Publications by Author: Sheehan, Edward R. F.

2008

President Bush does not seem to know it yet, but his peace plan for the Middle East is moribund. That is my chief impression from a recent three-month journey through the troubled region. A viable Palestinian state will not exist by the time Bush leaves office. Nor will one exist, probably, in the predictable future—not least because of the failures of US policy.

Cynicism prevails among Palestinians, and Israelis also. Azmi Bishara, a prominent Palestinian intellectual, decries what he calls “the Palestine settlement industry—that inexhaustible source of quasi-initiatives [and] pseudo-dialogues” that after 41 years of harsh Israeli occupation have led nowhere. To virtually every Palestinian I talked to, Bush's peace process has become a black comedy.

To them, Secretary of State Condoleezza Rice has become a forlorn figure, frequently flying to Jerusalem to entreat the Israelis to remove roadblocks and cease building settlements in the West Bank and East Jerusalem, and then the Israelis blithely do the opposite. Palestinian Authority President Mahmoud Abbas in his grandfatherly way has become a nearly pathetic figure—regarded by his own people as an American stooge, dependent on the United States to pay his huge bureaucracy, and constantly disappointed by Bush's refusal to pressure Israel.

■ **Listed entries**:
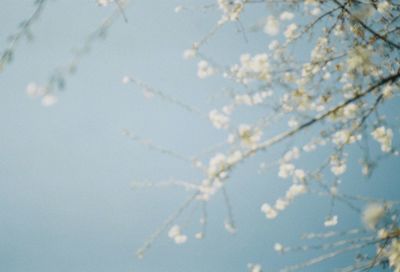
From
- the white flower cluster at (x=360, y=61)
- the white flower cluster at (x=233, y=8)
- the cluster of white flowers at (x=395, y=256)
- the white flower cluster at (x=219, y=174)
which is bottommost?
the cluster of white flowers at (x=395, y=256)

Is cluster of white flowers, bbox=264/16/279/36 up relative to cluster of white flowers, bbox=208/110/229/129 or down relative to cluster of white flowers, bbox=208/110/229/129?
up

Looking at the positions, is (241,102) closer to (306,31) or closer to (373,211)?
(306,31)

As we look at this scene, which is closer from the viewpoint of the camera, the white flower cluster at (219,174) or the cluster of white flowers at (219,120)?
the white flower cluster at (219,174)

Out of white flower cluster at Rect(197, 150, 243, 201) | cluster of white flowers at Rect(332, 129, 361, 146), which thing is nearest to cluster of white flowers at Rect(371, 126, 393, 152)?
cluster of white flowers at Rect(332, 129, 361, 146)

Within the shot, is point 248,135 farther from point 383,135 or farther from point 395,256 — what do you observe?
point 383,135

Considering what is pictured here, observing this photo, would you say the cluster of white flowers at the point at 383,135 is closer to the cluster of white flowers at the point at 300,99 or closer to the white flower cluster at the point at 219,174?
the cluster of white flowers at the point at 300,99

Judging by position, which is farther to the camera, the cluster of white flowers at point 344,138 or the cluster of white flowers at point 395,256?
the cluster of white flowers at point 344,138

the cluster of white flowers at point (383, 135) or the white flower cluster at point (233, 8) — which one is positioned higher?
the white flower cluster at point (233, 8)

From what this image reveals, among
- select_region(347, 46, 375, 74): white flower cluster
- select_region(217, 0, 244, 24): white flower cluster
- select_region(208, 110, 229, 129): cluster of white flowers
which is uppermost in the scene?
select_region(217, 0, 244, 24): white flower cluster

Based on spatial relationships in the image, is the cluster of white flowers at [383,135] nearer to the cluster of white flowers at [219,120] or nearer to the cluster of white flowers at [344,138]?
the cluster of white flowers at [344,138]

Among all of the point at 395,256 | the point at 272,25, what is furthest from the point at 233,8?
the point at 395,256

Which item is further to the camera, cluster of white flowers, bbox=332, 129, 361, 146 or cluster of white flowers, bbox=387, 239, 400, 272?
cluster of white flowers, bbox=332, 129, 361, 146

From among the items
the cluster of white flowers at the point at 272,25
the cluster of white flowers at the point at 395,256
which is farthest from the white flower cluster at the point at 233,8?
the cluster of white flowers at the point at 395,256

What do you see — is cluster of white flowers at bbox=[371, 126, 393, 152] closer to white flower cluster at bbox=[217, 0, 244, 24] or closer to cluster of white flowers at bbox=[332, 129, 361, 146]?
cluster of white flowers at bbox=[332, 129, 361, 146]
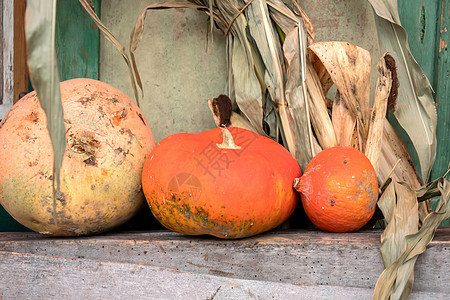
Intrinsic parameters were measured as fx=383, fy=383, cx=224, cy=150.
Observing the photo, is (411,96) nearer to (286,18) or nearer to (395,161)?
(395,161)

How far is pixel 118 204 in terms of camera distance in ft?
3.79

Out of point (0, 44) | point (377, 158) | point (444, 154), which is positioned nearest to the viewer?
point (377, 158)

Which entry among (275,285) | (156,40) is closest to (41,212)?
(275,285)

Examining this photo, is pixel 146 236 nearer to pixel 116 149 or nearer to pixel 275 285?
pixel 116 149

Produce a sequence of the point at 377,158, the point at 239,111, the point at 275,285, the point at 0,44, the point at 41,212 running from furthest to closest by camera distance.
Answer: the point at 0,44 < the point at 239,111 < the point at 377,158 < the point at 41,212 < the point at 275,285

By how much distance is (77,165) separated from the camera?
109 centimetres

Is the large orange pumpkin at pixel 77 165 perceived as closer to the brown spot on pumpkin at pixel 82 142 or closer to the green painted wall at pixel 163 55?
the brown spot on pumpkin at pixel 82 142

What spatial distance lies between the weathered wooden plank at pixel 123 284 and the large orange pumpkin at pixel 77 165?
0.40ft

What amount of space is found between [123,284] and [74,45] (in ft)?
3.78

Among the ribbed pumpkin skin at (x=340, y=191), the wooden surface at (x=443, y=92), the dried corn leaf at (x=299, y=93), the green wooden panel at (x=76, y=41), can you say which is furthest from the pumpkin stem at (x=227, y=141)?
→ the green wooden panel at (x=76, y=41)

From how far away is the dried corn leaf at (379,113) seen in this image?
3.92 feet

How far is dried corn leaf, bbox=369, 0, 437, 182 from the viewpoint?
4.17ft

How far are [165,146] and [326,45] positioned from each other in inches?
24.6

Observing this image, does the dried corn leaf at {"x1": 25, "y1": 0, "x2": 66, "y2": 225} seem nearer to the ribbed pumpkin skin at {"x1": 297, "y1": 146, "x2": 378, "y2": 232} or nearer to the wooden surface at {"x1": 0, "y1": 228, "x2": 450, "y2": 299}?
the wooden surface at {"x1": 0, "y1": 228, "x2": 450, "y2": 299}
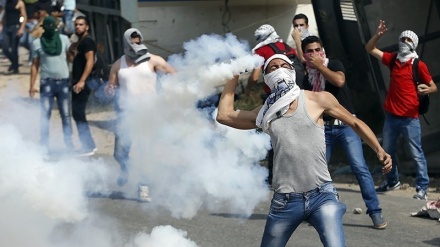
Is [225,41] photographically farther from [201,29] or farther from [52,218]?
[201,29]

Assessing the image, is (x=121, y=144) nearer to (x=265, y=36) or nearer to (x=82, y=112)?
(x=265, y=36)

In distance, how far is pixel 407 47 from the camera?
9.88 m

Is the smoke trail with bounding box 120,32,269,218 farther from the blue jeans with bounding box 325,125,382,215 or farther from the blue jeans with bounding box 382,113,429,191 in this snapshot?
the blue jeans with bounding box 382,113,429,191

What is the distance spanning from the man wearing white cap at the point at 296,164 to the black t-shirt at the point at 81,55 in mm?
6243

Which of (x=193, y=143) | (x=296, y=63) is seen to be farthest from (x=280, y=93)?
(x=296, y=63)

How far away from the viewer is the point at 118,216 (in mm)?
9461

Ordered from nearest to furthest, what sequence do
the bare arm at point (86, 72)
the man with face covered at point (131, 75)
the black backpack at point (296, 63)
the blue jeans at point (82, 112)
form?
1. the black backpack at point (296, 63)
2. the man with face covered at point (131, 75)
3. the bare arm at point (86, 72)
4. the blue jeans at point (82, 112)

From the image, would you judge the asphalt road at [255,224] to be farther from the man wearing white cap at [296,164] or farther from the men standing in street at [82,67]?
the man wearing white cap at [296,164]

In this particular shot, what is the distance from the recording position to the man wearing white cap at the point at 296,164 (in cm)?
598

■ **Required tasks**:
1. Decide whether each statement agrees with the essay on Bush's Middle East peace plan, giving yes or no and quoting the words that settle it: (a) The author's journey through the region lasted three months. (b) The essay says the Israeli occupation has lasted 31 years. (c) After Rice's visits to Jerusalem, the Israelis do what she asks.
2. Answer from the essay on Bush's Middle East peace plan:
(a) What single word does the author use for Bush's peace plan?
(b) What office does Mahmoud Abbas hold?
(c) What phrase does Azmi Bishara use for "that inexhaustible source of quasi-initiatives [and] pseudo-dialogues"?
3. Write the next part of the essay on Bush's Middle East peace plan, beginning after its final sentence.
The listing is separate material from the essay on Bush's Middle East peace plan.

■ **Task responses**:
1.
(a) Yes: "a recent three-month journey through the troubled region"
(b) No: "after 41 years of harsh Israeli occupation"
(c) No: "and then the Israelis blithely do the opposite"

2.
(a) Moribund.
(b) President of the Palestinian Authority.
(c) "the Palestine settlement industry"

3.
The Israeli government is split between Prime Minister Ehud Olmert and Defense Minister Ehud Barak, the stronger of the two. Olmert fears for the future of Israel as a Jewish state under Palestinian demographic pressure and favors some sort of peace deal, but he will soon resign from office on accusations of corruption. Barak is leisurely in cracking down on settlements and wants to delay a final deal indefinitely.

Israeli peace advocates complain that the army in effect has a veto over Olmert and slows down or sabotages civilian orders to remove roadblocks and settlement outposts. Even if an accord is achieved before Bush leaves office, it will probably be no more than a cloudy declaration of goals that would take many years to implement. Olmert has admitted that no agreement on the division of Jerusalem can be reached this year.

Bush has done little to satisfy the Palestinians who entrusted their fate to November's Annapolis declaration, which promised “every effort” to conclude an agreement on a two-state solution before the end of 2008. At the White House in April, Abbas told Bush that when the Palestinian negotiators saw the latest Israeli proposals, they laughed. According to the eminent Israeli analyst Akiva Eldar, Olmert and his foreign minister Tzipi Livni demanded all of East Jerusalem except the Temple Mount, much of the Jordan Valley except for a walled enclave around Jericho, and the retention of all settlement clusters, such as Ariel in the heart of the West Bank.

The territory reserved for the Palestinians would be a patchwork of Bantustans cut off from Jerusalem with no continuity, no sovereignty, and subject still to incursions by the Israeli Army. A referendum containing such limitations would inevitably be rejected by the Palestinian population.

A struggle resumes?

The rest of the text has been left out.